Я счастлив, я наконец осознал, что жил, понимая мир превратно. Оказывается, тот идеал рыцарского служения, к которому я так стремился, вовсе не обязательно совпадает с чистотой помыслов настоящего мужчины.

Если бы Вирджиния вместо того, чтобы в своем письме обвинять меня во всех смертных грехах, произнесла или прислала мне всего одну фразу: «Я не верю», — я бы и по сей день не понял, что жил неправильной и неправедной жизнью.

26 ноября

Мария брала заказы на шитье едва ли не во всех богатых домах города. И вот в одном из них, в одной из этих достойнейших семей нашелся подонок, который обесчестил ее, но, сам того не желая, своей низостью разбудил во мне другого человека, мое другое «я», о существовании которого мне до сих пор не было ничего известно.

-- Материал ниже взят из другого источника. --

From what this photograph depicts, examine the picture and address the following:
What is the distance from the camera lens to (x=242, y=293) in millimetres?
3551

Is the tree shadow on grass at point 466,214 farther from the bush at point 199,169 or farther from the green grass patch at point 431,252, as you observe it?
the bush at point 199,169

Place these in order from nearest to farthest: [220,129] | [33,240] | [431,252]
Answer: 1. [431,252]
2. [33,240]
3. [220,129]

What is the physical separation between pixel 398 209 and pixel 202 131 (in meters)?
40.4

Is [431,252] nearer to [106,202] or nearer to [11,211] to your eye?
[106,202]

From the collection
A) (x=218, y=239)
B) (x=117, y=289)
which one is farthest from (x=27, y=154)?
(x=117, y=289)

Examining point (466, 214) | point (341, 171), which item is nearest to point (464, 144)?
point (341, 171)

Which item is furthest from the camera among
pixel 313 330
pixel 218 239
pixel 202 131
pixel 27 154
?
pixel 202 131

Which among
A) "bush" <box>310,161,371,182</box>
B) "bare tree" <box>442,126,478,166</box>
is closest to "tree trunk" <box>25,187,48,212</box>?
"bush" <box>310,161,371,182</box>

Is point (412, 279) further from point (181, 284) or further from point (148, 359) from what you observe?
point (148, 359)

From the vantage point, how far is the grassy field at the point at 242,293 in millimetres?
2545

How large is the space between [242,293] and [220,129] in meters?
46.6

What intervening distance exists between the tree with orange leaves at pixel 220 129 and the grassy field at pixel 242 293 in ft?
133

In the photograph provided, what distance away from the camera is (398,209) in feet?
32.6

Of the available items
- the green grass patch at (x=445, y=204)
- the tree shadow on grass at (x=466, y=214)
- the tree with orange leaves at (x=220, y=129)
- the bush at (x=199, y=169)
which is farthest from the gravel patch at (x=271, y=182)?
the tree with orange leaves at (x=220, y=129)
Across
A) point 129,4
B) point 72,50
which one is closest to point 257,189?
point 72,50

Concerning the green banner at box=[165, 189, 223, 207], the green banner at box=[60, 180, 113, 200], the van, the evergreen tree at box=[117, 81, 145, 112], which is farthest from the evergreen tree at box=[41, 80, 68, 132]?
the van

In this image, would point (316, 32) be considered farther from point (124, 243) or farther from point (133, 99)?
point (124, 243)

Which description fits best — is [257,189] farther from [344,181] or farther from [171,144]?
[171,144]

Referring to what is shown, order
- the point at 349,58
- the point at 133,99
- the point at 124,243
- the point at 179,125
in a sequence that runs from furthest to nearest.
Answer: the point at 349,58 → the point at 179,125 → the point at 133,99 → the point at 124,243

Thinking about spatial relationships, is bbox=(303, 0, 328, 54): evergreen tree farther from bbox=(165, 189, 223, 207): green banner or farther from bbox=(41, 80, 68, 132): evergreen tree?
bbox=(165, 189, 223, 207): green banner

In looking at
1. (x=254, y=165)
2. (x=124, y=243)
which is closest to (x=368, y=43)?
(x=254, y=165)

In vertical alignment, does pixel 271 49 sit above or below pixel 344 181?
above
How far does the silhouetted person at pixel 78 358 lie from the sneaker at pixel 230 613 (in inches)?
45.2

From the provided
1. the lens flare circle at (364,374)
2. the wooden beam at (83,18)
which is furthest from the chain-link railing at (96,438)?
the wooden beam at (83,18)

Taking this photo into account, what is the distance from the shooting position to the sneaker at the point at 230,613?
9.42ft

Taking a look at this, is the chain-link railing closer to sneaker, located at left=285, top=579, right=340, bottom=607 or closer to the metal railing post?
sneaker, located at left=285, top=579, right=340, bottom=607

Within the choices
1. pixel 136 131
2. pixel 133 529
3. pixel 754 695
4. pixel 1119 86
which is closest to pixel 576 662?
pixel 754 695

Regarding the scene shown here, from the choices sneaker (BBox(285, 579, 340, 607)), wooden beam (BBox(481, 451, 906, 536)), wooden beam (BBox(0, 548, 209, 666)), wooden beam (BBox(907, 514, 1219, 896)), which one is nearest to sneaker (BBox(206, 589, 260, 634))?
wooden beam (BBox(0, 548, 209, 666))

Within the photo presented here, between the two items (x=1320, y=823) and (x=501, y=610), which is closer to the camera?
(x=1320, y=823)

Кем бы ни был тот мерзавец, ему не удастся забрать у меня ребенка Марии, которого она носит под сердцем, ибо теперь этот ребенок мой — по всем человеческим и божественным законам. О, эти бедные, всеми осмеиваемые законы, давно потерявшие свою непреложность и изначальный смысл!

29 ноября

Сегодня утром скончался господин Гальвес, исполнявший обязанности президента Морального союза.

Его внезапная смерть произвела на всех глубокое впечатление: во-первых, он был еще далеко не стар и к тому же умел с особым вкусом, даже с шиком, совершать благие дела (так, например, это именно ему помещение, где собирается Союз, обязано изящными жалюзи на окнах). Впрочем, репутация его никогда не была особо чистой по причине того, что занимался он весьма скользким и неприглядным делом — ростовщичеством.

Я и сам как-то раз позволил себе весьма жесткие суждения о его поступках, и хотя у меня было немало возможностей убедиться в правоте своих подозрений, я все же склонен полагать, что в своем осуждении покойного зашел излишне далеко. Похороны будут пышными. Да простит его Бог.

30 ноября

Сегодня мимо нашего окна проследовала траурная процессия. Хоронили господина Гальвеса. Взглянув на Марию, я увидел, как изменялось ее лицо.

Сначала болезненное напряжение сковало его; потом появилась едва заметная полуулыбка облегчения. Затем Мария снова помрачнела, глаза ее наполнились слезами, и она спрятала лицо, опустив голову мне на грудь.

Господи! Господи! Я все всем прощу, все забуду, мне ничего не надо, только не дай мне забыть испытанную в тот миг радость!

22 декабря

Со смертью пятого президента Моральный союз оказался на грани распада. Господину священнику пришлось признать, что теперь только самоубийца согласится взять на себя руководство нашей организацией.

И все-таки Союзу удалось выстоять: теперь он действует под руководством совета управляющих, состоящего из восьми ответственных членов.

Меня приглашали стать членом совета, но я был вынужден отклонить предложение. Теперь рядом со мной живет молодая женщина, о которой я должен неустанно заботиться. Мне теперь не до союзов и не до советов управляющих.